For instance, in the past, a driver could turn down a customer who, say, wanted to travel only a short distance. If the customer called the number on the taxi to complain, the person could end up talking to anybody—the driver, the owner, the dispatcher, or all three at once, if the taxi driver was a solo operator.
The new system aims to provide a reliable way to address such complaints, in addition to standardizing fares, improving cab quality and ensuring access for the disabled.
While large companies such as Yellow Cab already had at least 25 vehicles, independent operators say the city has not provided any real guidelines about how to run the smaller fleets.
Owner Dave, for example, says the requirement that drivers register permits through an arbitrarily chosen fleet manager is problematic. “It makes it a dictatorship, not a democracy,” he argued, noting that only the manager has the power to decide whether to renew a permit or not.
Wasson said he wasn’t sure how fleet managers were appointed, but said some associations might have voting among their members.
Independent fleet operators also allege that there’s a lack of communication between the city and individual drivers. Under the new ordinance, the fleet manager is supposed to serve as a liaison to the city. However, that communication has reportedly been uneven.
“There has been a communication breakdown, partly because some do not have good English-language skills,” said taxi owner Maheshinder Singh.
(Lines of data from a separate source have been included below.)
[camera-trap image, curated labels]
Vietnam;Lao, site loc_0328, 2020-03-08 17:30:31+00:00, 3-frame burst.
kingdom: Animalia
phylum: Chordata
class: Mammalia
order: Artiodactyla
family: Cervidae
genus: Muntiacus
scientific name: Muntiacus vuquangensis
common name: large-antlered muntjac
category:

He suggested that the city implement tests in basic English skills before fleet managers are appointed.
Wasson said the concern about English-language skills was valid, for both those in the fleets and for customers. “It’s something worth looking into, and we will investigate,” Wasson said.
Other issues independent taxi operators would like to see discussed are the long list of fees drivers have to pay both the city and also Sacramento County, more flexibility about passenger pickup at Sacramento International Airport (currently, the airport has contracted he Sacramento Independent Taxi Owners Association as its sole cab service for arriving passengers), the possibility of a fleet representative rather than a manager, and clarity about signs on cabs.
At the moment, taxis have signs for both the operator and the fleet. Drivers say this can cost them business if a customer calls the association rather than the driver.
Also on the table is the number of taxi permits issued. There are currently about 450 taxi cabs in Sacramento competing for space at anywhere from 20 to 50 taxi stands (estimates vary about the number of stands). The stands have strict wait limits of 90 minutes.
Wasson concedes the new ordinance still needs be ironed out. “There is room for improvement,” he said. “Things have not been perfect, and we are going to have new discussions to allow people to weigh in.”